--- Excerto selecionado ---

Quanto a esta questão, é a própria sentença recorrida que responde, como resulta do ali exarado e aqui transcrito com nosso sublinhado: «E, neste caso, o certo é que a entidade demandada esclarece que, no seu entender, a obra, com as características enunciadas, não pode cumprir os artigos 27.º e 53.º do RPDM de (...), com breve descrição dos mesmos. Pode ou não ser verdade o que se sustenta aí, mas o certo é que a fundamentação existe e, apesar de sucinta, é suficiente para permitir compreender por que motivo, do ponto de vista da entidade demandada, não era viável a legalização. Se estava certa ou errada, não se sabe, nem sobre isso se pôde pronunciar a autora, conforme antes expostos (mas essa questão colide já com o vício de violação do direito de audiência prévia)».
À luz do alegado e sopesando os fundamentos do recurso, não se descortina qualquer erro substancial que contenda com a bondade e legalidade do considerado e decidido pelo Tribunal «a quo», pelo que é nosso entendimento que o recurso não pode proceder, o que se decide.
II.2.2.B
Subsidiariamente à questão do erro de julgamento sobre a questão do vício de falta de fundamentação do acto impugnado, a Recorrente — conclusões 17ª a 19ª — argui a nulidade da sentença recorrida, nos termos previstos na alínea c) do artigo 615º do CPC, em ambas as vertentes ali previstas.
A Recorrente entende que, em face de não ter sido dado como provado nos autos a existência e teor da informação de 22-02-2019, referenciada pela informação de 30-05-2019 — assim: “Na continuidade da descrição dos factos (veja-se informação técnica datada de 2019-02-22) informa-se (…)”(veja-se facto 13) —, verifica-se que os fundamentos da decisão sobre o vício de falta de fundamentação colidem com o teor da decisão.
Não se verifica, porém, a apontada oposição entre os fundamentos e a decisão da questão da alegada falta de fundamentação do acto impugnado, uma vez que, tal como acima já enfatizado, ali foi expresso que «Pode ou não ser verdade o que se sustenta aí, mas o certo é que a fundamentação existe e, apesar de sucinta, é suficiente para permitir compreender por que motivo, do ponto de vista da entidade demandada, não era viável a legalização».
O que significa que à consideração da existência de suficiente fundamentação — e essa foi a decisão — é indiferente a veracidade dos factos em que assentou o acto impugnado.
Na apreciação de tal vício do acto impugnado não está em causa a qualidade da sua fundamentação — o que tem a ver com eventuais erros ou vícios quanto ao mérito —, mas sim a mera existência e suficiência de fundamentação — qual seja! — da decisão adoptada.
A sentença recorrida, na decisão quanto à questão da alegada falta de fundamento do acto impugnado, não carreia fundamentos que se encontrem em oposição com a decisão, mas, pelo contrário, conjuga fundamentos que se harmonizam logicamente com a decisão.
A nulidade não se verifica.
Vejamos agora a segunda vertente da arguida nulidade.

---

● Tarefa escrita
Transcreve do excerto selecionado o trecho que começa nas palavras "O que significa" e termina depois de "o acto impugnado.". As entradas não são necessárias para esta atividade.

--- Dados apresentados ---

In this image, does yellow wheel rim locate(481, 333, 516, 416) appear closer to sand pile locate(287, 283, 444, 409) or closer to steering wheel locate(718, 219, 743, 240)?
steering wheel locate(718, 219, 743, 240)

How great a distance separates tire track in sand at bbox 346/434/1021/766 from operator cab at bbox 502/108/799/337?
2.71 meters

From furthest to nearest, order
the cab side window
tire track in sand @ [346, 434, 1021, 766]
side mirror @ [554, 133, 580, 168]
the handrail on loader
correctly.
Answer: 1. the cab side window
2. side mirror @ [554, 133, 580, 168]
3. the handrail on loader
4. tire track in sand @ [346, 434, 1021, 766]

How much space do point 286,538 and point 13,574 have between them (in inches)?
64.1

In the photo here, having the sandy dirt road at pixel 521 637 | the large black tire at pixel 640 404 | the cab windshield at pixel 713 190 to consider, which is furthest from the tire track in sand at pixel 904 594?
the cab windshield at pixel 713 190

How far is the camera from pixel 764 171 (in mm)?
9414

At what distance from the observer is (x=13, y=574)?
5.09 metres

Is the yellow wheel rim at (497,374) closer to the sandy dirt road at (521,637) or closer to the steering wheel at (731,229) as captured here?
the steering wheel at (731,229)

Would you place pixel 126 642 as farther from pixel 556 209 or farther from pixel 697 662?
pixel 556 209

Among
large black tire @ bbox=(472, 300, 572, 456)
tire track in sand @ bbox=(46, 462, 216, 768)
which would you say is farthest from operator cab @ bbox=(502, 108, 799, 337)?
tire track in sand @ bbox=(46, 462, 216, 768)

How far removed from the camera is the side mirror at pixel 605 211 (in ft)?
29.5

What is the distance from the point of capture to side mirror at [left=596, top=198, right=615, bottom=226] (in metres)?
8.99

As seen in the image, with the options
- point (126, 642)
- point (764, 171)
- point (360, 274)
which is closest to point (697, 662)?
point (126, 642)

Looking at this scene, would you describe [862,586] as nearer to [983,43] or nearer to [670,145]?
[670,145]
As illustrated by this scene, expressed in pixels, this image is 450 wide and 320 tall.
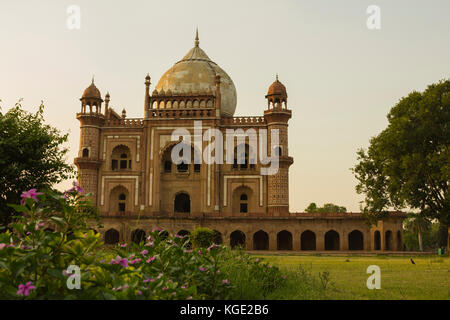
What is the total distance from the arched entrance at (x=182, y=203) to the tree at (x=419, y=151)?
56.2 ft

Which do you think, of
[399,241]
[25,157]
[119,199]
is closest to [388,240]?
[399,241]

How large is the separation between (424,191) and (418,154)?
7.47ft

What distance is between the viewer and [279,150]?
118 feet

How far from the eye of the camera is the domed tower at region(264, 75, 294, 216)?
3519cm

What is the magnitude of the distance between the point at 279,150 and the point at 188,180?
297 inches

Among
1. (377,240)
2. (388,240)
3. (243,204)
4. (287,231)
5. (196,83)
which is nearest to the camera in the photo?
(388,240)

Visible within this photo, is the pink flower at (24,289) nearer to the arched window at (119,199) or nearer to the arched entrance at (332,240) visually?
the arched window at (119,199)

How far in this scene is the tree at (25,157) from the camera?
52.2 ft

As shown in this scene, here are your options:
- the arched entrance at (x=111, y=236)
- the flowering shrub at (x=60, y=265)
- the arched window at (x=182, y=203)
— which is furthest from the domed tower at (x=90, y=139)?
the flowering shrub at (x=60, y=265)

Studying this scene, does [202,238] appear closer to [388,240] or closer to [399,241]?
[399,241]

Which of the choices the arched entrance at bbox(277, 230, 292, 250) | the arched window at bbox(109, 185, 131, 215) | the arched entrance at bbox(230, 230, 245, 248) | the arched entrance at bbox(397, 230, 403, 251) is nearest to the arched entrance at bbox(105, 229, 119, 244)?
the arched window at bbox(109, 185, 131, 215)

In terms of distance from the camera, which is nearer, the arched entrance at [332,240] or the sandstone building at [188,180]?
the sandstone building at [188,180]

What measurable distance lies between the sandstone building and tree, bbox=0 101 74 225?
16.3 meters
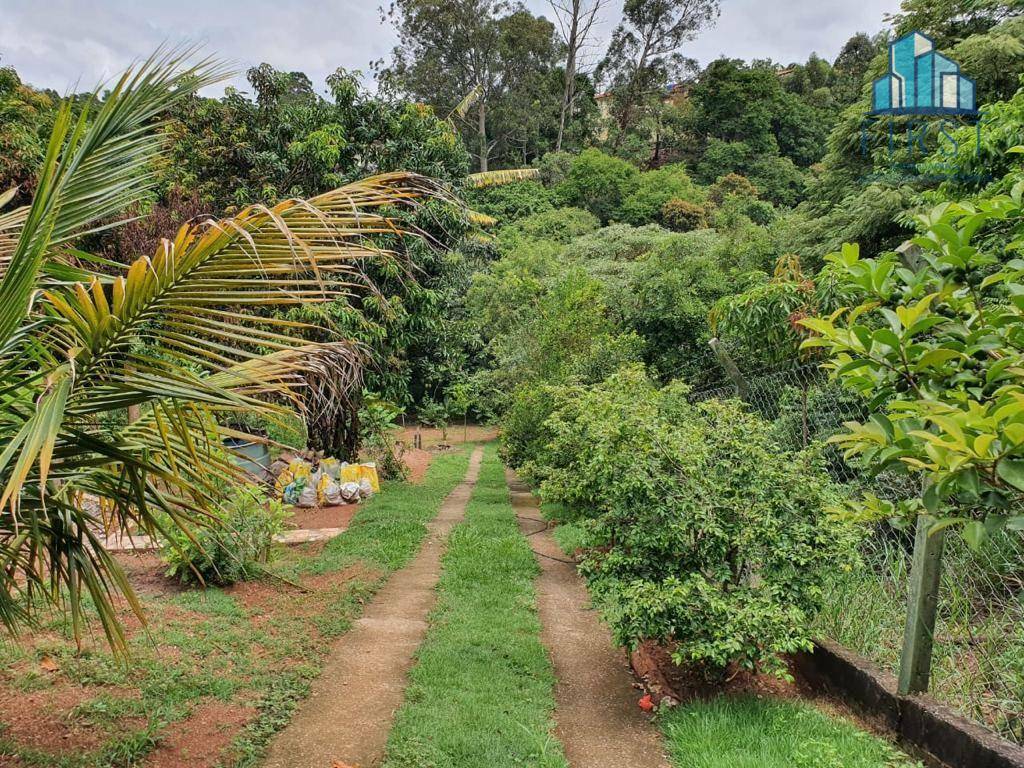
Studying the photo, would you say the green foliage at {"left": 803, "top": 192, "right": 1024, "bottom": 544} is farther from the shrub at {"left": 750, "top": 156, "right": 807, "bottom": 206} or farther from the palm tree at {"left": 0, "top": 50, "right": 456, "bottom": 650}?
the shrub at {"left": 750, "top": 156, "right": 807, "bottom": 206}

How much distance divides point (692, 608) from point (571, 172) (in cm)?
3011

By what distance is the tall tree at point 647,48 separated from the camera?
38594 mm

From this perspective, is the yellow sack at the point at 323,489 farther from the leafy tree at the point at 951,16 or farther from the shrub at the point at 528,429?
the leafy tree at the point at 951,16

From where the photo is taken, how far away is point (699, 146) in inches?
1437

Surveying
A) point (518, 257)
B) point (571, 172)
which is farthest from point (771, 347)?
point (571, 172)

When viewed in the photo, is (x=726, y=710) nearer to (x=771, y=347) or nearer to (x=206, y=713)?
(x=206, y=713)

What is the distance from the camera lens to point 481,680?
4.10 metres

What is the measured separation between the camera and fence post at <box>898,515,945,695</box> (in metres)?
3.06

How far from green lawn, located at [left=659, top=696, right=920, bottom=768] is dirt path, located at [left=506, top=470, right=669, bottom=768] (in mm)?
184

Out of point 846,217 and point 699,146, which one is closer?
point 846,217

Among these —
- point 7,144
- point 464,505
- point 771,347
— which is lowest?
point 464,505

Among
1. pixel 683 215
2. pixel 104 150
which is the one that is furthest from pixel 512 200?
pixel 104 150

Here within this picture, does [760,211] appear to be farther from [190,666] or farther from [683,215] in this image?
[190,666]

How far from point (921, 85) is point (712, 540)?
24.5ft
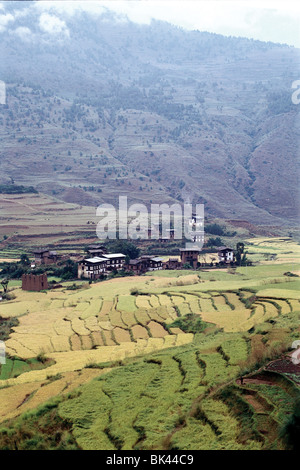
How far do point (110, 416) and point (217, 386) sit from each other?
2346 mm

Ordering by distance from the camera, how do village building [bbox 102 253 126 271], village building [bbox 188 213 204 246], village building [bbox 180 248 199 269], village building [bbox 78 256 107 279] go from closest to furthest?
1. village building [bbox 78 256 107 279]
2. village building [bbox 102 253 126 271]
3. village building [bbox 180 248 199 269]
4. village building [bbox 188 213 204 246]

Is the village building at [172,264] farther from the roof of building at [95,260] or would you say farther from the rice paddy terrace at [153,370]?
the rice paddy terrace at [153,370]

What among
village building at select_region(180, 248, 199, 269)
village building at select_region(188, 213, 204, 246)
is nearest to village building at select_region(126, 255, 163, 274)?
village building at select_region(180, 248, 199, 269)

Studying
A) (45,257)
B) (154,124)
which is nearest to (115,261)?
(45,257)

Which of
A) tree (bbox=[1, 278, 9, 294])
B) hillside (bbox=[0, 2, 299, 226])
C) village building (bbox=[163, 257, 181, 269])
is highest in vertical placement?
hillside (bbox=[0, 2, 299, 226])

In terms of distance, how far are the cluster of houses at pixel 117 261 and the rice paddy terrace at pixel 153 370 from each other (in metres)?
8.81

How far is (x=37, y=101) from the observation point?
124188mm

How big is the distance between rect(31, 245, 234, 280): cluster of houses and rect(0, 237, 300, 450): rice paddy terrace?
8.81m

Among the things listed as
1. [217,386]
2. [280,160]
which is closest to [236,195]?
[280,160]

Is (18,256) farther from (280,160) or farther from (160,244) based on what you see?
(280,160)

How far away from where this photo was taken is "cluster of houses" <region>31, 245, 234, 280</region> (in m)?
36.3

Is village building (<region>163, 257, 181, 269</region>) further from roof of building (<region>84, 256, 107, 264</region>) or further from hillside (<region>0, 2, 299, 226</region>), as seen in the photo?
hillside (<region>0, 2, 299, 226</region>)

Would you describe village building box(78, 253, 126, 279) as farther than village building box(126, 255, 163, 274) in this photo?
No

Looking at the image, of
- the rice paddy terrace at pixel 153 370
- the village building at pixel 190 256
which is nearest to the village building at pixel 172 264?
the village building at pixel 190 256
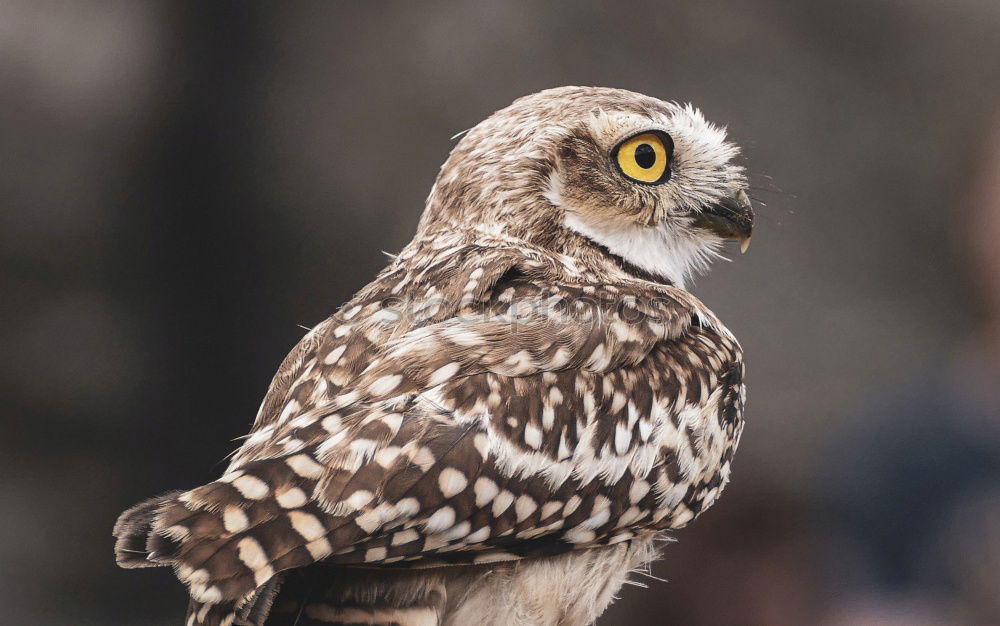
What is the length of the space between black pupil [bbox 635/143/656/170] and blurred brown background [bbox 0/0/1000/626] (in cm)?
265

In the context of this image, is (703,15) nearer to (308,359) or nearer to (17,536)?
(308,359)

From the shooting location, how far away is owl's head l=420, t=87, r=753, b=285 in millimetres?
2445

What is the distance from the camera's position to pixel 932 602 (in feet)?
11.3

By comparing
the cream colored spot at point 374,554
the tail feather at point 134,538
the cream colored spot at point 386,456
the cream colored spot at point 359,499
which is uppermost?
the cream colored spot at point 386,456

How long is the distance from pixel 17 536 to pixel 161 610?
93cm

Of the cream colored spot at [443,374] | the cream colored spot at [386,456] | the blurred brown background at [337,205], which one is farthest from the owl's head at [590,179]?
the blurred brown background at [337,205]

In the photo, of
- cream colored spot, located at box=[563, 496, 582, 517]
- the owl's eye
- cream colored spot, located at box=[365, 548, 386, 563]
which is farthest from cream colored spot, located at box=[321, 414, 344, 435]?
the owl's eye

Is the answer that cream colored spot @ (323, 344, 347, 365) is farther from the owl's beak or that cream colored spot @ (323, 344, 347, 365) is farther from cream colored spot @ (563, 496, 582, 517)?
the owl's beak

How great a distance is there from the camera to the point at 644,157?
254 centimetres

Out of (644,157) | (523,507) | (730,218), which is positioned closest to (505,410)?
(523,507)

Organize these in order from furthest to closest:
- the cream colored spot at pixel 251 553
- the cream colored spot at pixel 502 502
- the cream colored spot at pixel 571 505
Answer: the cream colored spot at pixel 571 505 → the cream colored spot at pixel 502 502 → the cream colored spot at pixel 251 553

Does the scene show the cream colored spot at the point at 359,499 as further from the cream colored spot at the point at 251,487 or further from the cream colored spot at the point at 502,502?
the cream colored spot at the point at 502,502

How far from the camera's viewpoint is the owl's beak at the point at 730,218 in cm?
270

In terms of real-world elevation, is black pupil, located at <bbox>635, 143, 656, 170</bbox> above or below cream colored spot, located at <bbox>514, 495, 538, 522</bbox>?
above
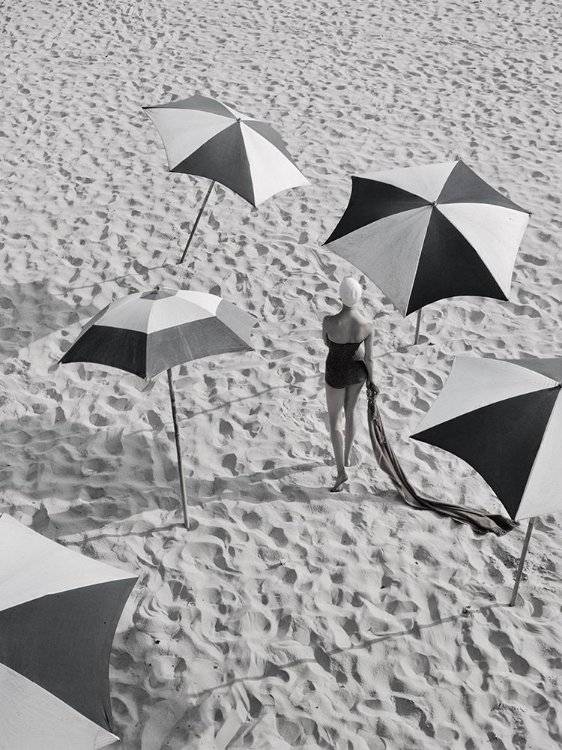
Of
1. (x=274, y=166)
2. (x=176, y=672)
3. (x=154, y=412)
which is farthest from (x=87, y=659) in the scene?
(x=274, y=166)

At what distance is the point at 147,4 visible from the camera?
13.3 metres

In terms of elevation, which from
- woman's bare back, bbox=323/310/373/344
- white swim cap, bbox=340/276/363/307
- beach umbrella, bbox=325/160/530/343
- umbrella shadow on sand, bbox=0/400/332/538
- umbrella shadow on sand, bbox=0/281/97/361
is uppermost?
beach umbrella, bbox=325/160/530/343

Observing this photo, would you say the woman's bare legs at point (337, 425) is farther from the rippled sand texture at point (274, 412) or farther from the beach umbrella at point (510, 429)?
the beach umbrella at point (510, 429)

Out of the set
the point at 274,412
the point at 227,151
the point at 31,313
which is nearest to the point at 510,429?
the point at 274,412

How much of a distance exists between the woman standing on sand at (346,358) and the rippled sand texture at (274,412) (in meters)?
0.51

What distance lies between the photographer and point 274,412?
6.49 meters

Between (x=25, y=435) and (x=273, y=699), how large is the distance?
2.89 metres

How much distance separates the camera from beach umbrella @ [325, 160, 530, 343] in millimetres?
5578

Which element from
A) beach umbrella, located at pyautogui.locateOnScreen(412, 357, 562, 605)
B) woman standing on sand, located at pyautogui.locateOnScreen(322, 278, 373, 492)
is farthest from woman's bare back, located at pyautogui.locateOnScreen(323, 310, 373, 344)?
beach umbrella, located at pyautogui.locateOnScreen(412, 357, 562, 605)

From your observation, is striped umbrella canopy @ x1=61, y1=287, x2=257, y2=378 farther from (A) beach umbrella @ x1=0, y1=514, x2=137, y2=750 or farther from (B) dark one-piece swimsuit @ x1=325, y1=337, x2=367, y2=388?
(A) beach umbrella @ x1=0, y1=514, x2=137, y2=750

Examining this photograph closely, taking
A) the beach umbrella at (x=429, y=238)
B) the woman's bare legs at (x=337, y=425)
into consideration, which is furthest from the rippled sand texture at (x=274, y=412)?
the beach umbrella at (x=429, y=238)

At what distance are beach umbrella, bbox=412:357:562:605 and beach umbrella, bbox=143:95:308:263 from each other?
287 cm

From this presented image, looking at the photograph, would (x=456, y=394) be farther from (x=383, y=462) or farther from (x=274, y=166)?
(x=274, y=166)

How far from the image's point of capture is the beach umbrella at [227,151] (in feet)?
22.2
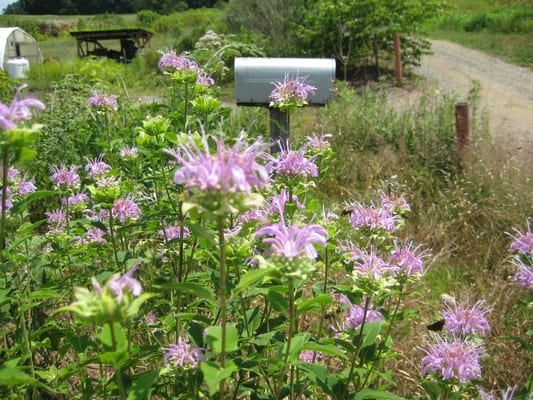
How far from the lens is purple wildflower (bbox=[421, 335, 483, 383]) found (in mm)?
1250

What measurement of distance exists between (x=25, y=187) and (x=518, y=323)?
6.48 ft

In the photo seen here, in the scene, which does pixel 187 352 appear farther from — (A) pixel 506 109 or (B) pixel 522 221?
(A) pixel 506 109

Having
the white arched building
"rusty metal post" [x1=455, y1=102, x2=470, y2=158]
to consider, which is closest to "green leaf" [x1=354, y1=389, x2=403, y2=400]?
"rusty metal post" [x1=455, y1=102, x2=470, y2=158]

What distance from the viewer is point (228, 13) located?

---

● Resposta à tarefa
O que significa que à consideração da existência de suficiente fundamentação — e essa foi a decisão — é indiferente a veracidade dos factos em que assentou o acto impugnado.